Please copy out all of the material below word for word, adding nothing and leaving nothing out.

%%

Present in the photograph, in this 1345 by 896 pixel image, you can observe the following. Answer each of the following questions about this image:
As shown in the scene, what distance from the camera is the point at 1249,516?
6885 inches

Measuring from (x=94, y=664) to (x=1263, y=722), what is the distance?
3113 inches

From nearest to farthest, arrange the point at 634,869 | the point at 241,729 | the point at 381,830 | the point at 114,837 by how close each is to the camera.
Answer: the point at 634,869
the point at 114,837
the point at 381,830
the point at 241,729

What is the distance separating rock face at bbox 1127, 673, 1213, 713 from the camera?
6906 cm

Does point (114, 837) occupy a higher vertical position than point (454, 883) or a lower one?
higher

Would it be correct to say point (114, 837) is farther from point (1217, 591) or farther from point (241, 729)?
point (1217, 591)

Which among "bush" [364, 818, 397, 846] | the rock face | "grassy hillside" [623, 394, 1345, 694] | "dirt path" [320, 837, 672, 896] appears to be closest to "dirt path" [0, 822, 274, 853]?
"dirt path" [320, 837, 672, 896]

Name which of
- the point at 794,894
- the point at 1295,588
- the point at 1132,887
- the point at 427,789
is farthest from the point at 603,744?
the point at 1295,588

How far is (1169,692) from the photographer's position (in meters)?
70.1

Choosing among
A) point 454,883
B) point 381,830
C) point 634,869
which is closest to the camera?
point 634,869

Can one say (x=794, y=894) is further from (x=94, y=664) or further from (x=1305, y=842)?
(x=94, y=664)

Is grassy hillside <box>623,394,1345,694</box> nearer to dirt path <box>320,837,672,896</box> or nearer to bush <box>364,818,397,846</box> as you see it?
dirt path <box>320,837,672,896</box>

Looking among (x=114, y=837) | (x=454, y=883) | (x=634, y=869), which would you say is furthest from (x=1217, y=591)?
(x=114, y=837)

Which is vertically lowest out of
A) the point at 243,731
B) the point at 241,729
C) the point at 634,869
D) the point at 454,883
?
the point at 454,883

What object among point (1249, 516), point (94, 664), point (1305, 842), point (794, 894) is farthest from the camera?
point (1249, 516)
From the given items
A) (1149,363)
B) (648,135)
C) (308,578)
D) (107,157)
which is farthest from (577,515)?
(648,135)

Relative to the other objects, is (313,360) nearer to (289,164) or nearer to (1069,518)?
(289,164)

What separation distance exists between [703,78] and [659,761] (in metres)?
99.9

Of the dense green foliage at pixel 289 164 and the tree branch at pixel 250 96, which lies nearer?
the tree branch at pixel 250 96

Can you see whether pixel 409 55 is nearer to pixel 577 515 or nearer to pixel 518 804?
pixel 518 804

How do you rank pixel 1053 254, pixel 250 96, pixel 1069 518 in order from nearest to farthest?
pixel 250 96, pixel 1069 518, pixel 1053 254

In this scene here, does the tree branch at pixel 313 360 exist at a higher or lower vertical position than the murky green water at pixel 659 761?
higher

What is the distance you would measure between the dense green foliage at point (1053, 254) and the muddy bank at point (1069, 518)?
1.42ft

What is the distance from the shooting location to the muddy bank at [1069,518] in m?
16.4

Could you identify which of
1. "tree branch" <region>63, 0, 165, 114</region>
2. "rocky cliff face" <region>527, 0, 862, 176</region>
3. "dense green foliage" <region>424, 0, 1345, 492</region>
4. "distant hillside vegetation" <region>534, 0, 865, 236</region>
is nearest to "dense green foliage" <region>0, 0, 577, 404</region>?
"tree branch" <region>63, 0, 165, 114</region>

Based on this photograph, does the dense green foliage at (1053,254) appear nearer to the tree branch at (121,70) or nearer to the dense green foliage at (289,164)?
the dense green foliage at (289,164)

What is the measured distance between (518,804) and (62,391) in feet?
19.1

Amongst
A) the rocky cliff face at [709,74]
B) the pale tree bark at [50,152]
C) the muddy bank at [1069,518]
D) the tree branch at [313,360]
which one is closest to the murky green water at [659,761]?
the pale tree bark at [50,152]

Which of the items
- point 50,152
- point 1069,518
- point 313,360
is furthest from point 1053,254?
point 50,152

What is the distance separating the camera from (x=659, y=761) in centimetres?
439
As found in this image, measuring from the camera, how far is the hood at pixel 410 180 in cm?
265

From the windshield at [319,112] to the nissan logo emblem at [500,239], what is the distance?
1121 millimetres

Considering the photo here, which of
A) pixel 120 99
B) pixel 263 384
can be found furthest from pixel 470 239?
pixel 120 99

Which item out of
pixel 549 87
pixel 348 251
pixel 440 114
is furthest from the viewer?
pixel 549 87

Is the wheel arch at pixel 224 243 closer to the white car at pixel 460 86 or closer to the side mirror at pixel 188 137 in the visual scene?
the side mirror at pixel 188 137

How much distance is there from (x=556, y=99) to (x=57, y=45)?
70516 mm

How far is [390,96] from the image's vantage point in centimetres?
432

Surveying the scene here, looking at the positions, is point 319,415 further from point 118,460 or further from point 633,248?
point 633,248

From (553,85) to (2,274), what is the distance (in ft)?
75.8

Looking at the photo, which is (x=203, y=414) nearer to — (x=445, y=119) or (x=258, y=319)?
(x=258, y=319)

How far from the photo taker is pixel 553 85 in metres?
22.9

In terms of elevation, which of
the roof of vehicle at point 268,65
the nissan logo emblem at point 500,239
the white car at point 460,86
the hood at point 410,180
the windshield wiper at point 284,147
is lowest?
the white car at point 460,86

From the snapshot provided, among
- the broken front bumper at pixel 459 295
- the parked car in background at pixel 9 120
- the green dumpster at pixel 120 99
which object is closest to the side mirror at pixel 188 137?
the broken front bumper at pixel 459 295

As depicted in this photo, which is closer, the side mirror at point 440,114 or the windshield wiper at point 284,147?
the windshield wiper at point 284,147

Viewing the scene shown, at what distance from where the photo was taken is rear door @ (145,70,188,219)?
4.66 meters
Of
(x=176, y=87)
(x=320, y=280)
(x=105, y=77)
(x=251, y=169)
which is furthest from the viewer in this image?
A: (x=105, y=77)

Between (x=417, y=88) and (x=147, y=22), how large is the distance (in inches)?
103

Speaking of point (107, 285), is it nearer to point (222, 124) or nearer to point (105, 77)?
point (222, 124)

%%

Output below:
Present in the photograph, in this 1345 by 896 pixel image, you can observe the following. Answer each of the following questions about this image:
As shown in the scene, what distance from the camera is the point at 1249,516?
6885 inches

Measuring from (x=94, y=664) to (x=1263, y=722), what is the distance?
3113 inches

From nearest to farthest, arrange the point at 634,869 | the point at 241,729 | the point at 381,830 | the point at 114,837 by how close each is to the camera.
Answer: the point at 634,869
the point at 114,837
the point at 381,830
the point at 241,729

What is the distance separating rock face at bbox 1127, 673, 1213, 713 from the camera?
6906 cm

Does point (114, 837) occupy a higher vertical position than point (454, 883) or a lower one?
higher

Would it be correct to say point (114, 837) is farther from point (1217, 591) or farther from point (241, 729)?
point (1217, 591)

Which among "bush" [364, 818, 397, 846] | the rock face | "grassy hillside" [623, 394, 1345, 694] | "dirt path" [320, 837, 672, 896] appears to be closest to "dirt path" [0, 822, 274, 853]?
"dirt path" [320, 837, 672, 896]

Name which of
- the point at 794,894
- the point at 1295,588
- the point at 1132,887
- the point at 427,789
is farthest from the point at 603,744?
the point at 1295,588

How far is (1169,692) from the photographer's position (in meters)?
70.1

Choosing among
A) point 454,883
B) point 381,830
C) point 634,869
which is closest to the camera?
point 634,869

Can one say (x=794, y=894) is further from (x=94, y=664) or further from (x=1305, y=842)?
(x=94, y=664)

Is grassy hillside <box>623,394,1345,694</box> nearer to dirt path <box>320,837,672,896</box> or nearer to bush <box>364,818,397,846</box> as you see it?
dirt path <box>320,837,672,896</box>

Looking among (x=114, y=837) | (x=454, y=883) | (x=634, y=869), which would you say is furthest from (x=1217, y=591)?
(x=114, y=837)

Which is vertically lowest out of
A) the point at 243,731
B) the point at 241,729
C) the point at 634,869
D) the point at 454,883
?
the point at 454,883

What object among point (1249, 516), point (94, 664), point (1305, 842), point (794, 894) is farthest from the camera?
point (1249, 516)
From the given items
A) (1149,363)
B) (648,135)
C) (308,578)
D) (107,157)
which is farthest from (577,515)?
(648,135)

Relative to the other objects, is (313,360) nearer to (289,164) or nearer to (1069,518)?
(289,164)

What separation distance exists between [703,78] and [659,761] (in metres)?
99.9

Of the dense green foliage at pixel 289 164 and the tree branch at pixel 250 96, which lies nearer?
the tree branch at pixel 250 96

Can you see whether pixel 409 55 is nearer to pixel 577 515 or nearer to pixel 518 804?
pixel 518 804

How do you rank pixel 1053 254, pixel 250 96, pixel 1069 518 in order from nearest to farthest?
pixel 250 96, pixel 1069 518, pixel 1053 254

In this scene here, does the tree branch at pixel 313 360 exist at a higher or lower vertical position than the murky green water at pixel 659 761?
higher

What is the distance you would measure between the dense green foliage at point (1053, 254) and the muddy bank at point (1069, 518)?
1.42ft

What is the distance from the shooting location to the muddy bank at [1069,518] in m?
16.4

Could you identify which of
1. "tree branch" <region>63, 0, 165, 114</region>
2. "rocky cliff face" <region>527, 0, 862, 176</region>
3. "dense green foliage" <region>424, 0, 1345, 492</region>
4. "distant hillside vegetation" <region>534, 0, 865, 236</region>
is nearest to "dense green foliage" <region>0, 0, 577, 404</region>?
"tree branch" <region>63, 0, 165, 114</region>

Based on this photograph, does the dense green foliage at (1053,254) appear nearer to the tree branch at (121,70) or nearer to the dense green foliage at (289,164)?
the dense green foliage at (289,164)

What is the measured distance between (518,804) and (62,391) in feet?
19.1

Amongst
A) the rocky cliff face at [709,74]
B) the pale tree bark at [50,152]
C) the muddy bank at [1069,518]
D) the tree branch at [313,360]
which one is closest to the murky green water at [659,761]?
the pale tree bark at [50,152]

Which of the items
- point 50,152
- point 1069,518
- point 313,360
is furthest from point 1053,254?
point 50,152

What is the distance separating the camera from (x=659, y=761) in centimetres?
439
As found in this image, measuring from the camera, how far is the hood at pixel 410 180 in cm?
265

From the windshield at [319,112] to the nissan logo emblem at [500,239], what is the distance?
1121 millimetres

Considering the photo here, which of
A) pixel 120 99
B) pixel 263 384
can be found furthest from pixel 470 239?
pixel 120 99

Which item out of
pixel 549 87
pixel 348 251
pixel 440 114
is furthest from the viewer?
pixel 549 87

Is the wheel arch at pixel 224 243 closer to the white car at pixel 460 86 or closer to the side mirror at pixel 188 137 in the visual scene?
the side mirror at pixel 188 137

How much distance is there from (x=556, y=99) to (x=57, y=45)?
70516 mm

How far is [390,96] from the image's vantage point in centimetres?
432

Surveying the scene here, looking at the positions, is point 319,415 further from point 118,460 or further from point 633,248?
point 633,248

From (553,85) to (2,274), what is the distance (in ft)?
75.8

Looking at the photo, which is (x=203, y=414) nearer to — (x=445, y=119) or (x=258, y=319)?
(x=258, y=319)

How far from the photo taker is pixel 553 85 in metres?
22.9

In terms of elevation, which of
the roof of vehicle at point 268,65
the nissan logo emblem at point 500,239
the white car at point 460,86
the hood at point 410,180
the windshield wiper at point 284,147
is lowest?
the white car at point 460,86

From the snapshot provided, among
- the broken front bumper at pixel 459 295
- the parked car in background at pixel 9 120
- the green dumpster at pixel 120 99
which object is closest to the side mirror at pixel 188 137?
the broken front bumper at pixel 459 295

As depicted in this photo, which is closer, the side mirror at point 440,114 or the windshield wiper at point 284,147?
the windshield wiper at point 284,147

Viewing the scene shown, at what distance from where the photo was taken is rear door @ (145,70,188,219)?
4.66 meters
Of
(x=176, y=87)
(x=320, y=280)
(x=105, y=77)
(x=251, y=169)
which is furthest from the viewer in this image?
A: (x=105, y=77)

Between (x=417, y=88) and (x=147, y=22), how large is the distance (in inches)?
103

Speaking of point (107, 285), is it nearer to point (222, 124) or nearer to point (105, 77)?
point (222, 124)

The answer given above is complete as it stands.